Go to the line that contains "Out of the cabinet", then write out that line and all that follow to the end of the listing, exactly and without pictures.

- [Data extract]:
<<<<
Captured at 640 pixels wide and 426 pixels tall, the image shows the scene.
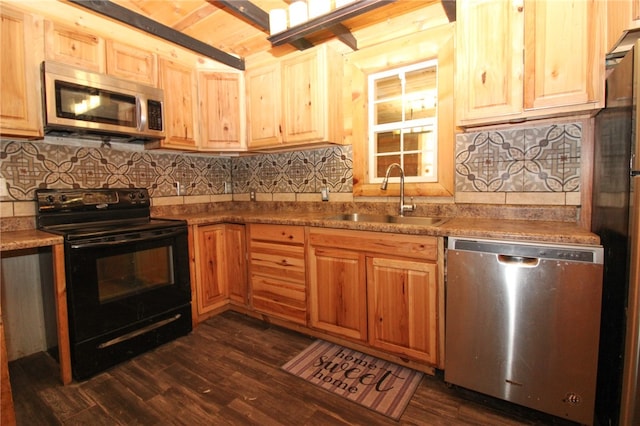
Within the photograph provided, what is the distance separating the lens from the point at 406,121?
2.45 meters

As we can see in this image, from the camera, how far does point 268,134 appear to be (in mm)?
2756

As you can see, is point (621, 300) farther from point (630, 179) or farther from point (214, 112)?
point (214, 112)

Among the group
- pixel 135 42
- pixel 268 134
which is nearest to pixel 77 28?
pixel 135 42

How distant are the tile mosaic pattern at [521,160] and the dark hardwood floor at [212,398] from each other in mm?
1293

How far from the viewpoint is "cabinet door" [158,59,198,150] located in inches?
99.9

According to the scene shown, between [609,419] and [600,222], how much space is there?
0.91 metres

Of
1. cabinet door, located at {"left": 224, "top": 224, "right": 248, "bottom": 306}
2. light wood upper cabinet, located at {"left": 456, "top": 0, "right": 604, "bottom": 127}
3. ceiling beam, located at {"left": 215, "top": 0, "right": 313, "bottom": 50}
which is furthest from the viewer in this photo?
cabinet door, located at {"left": 224, "top": 224, "right": 248, "bottom": 306}

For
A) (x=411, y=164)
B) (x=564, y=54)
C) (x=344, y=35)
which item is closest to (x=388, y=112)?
(x=411, y=164)

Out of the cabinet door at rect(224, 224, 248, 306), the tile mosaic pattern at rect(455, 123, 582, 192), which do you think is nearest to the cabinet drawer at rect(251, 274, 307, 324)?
the cabinet door at rect(224, 224, 248, 306)

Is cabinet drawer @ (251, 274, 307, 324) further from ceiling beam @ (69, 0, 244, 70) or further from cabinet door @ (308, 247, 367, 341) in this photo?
ceiling beam @ (69, 0, 244, 70)

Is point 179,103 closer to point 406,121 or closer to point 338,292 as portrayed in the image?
point 406,121

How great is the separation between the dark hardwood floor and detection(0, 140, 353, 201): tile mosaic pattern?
52.0 inches

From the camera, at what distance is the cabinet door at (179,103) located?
2537 mm

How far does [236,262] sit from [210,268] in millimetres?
226
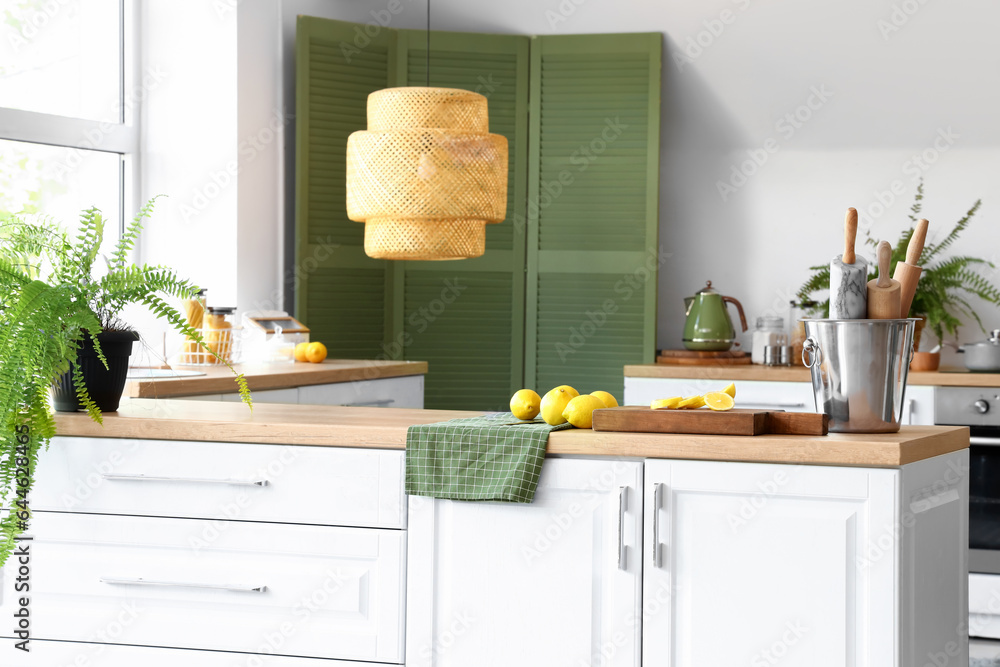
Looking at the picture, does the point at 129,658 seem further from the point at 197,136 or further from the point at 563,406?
the point at 197,136

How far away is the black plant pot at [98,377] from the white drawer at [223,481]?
0.11 m

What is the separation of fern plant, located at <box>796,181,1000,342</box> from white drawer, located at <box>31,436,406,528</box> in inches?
102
>>>>
- [Worked solution]:
Out of the cabinet door at rect(224, 224, 248, 306), the tile mosaic pattern at rect(455, 123, 582, 192), which do you think is nearest to the cabinet drawer at rect(251, 274, 307, 324)?
the cabinet door at rect(224, 224, 248, 306)

Is cabinet drawer @ (251, 274, 307, 324) further from ceiling beam @ (69, 0, 244, 70) or further from cabinet door @ (308, 247, 367, 341) in this photo?
ceiling beam @ (69, 0, 244, 70)

Is point 179,103 closer to point 406,121 or closer to point 338,292 as portrayed in the image?
point 406,121

How great is the separation between the dark hardwood floor and detection(0, 140, 353, 201): tile mosaic pattern?
52.0 inches

From the camera, at what distance is the cabinet door at (179,103) located?
2537 mm

How far does [236,262] sit from [210,268] in millimetres?
226
Looking at the picture, does the point at 129,658 seem further from the point at 197,136 or further from the point at 563,406?
the point at 197,136

How far away is the black plant pot at [98,377] from the white drawer at [223,481]?
0.11 m

What is the separation of fern plant, located at <box>796,181,1000,342</box> from white drawer, located at <box>31,436,406,528</box> in inches?
102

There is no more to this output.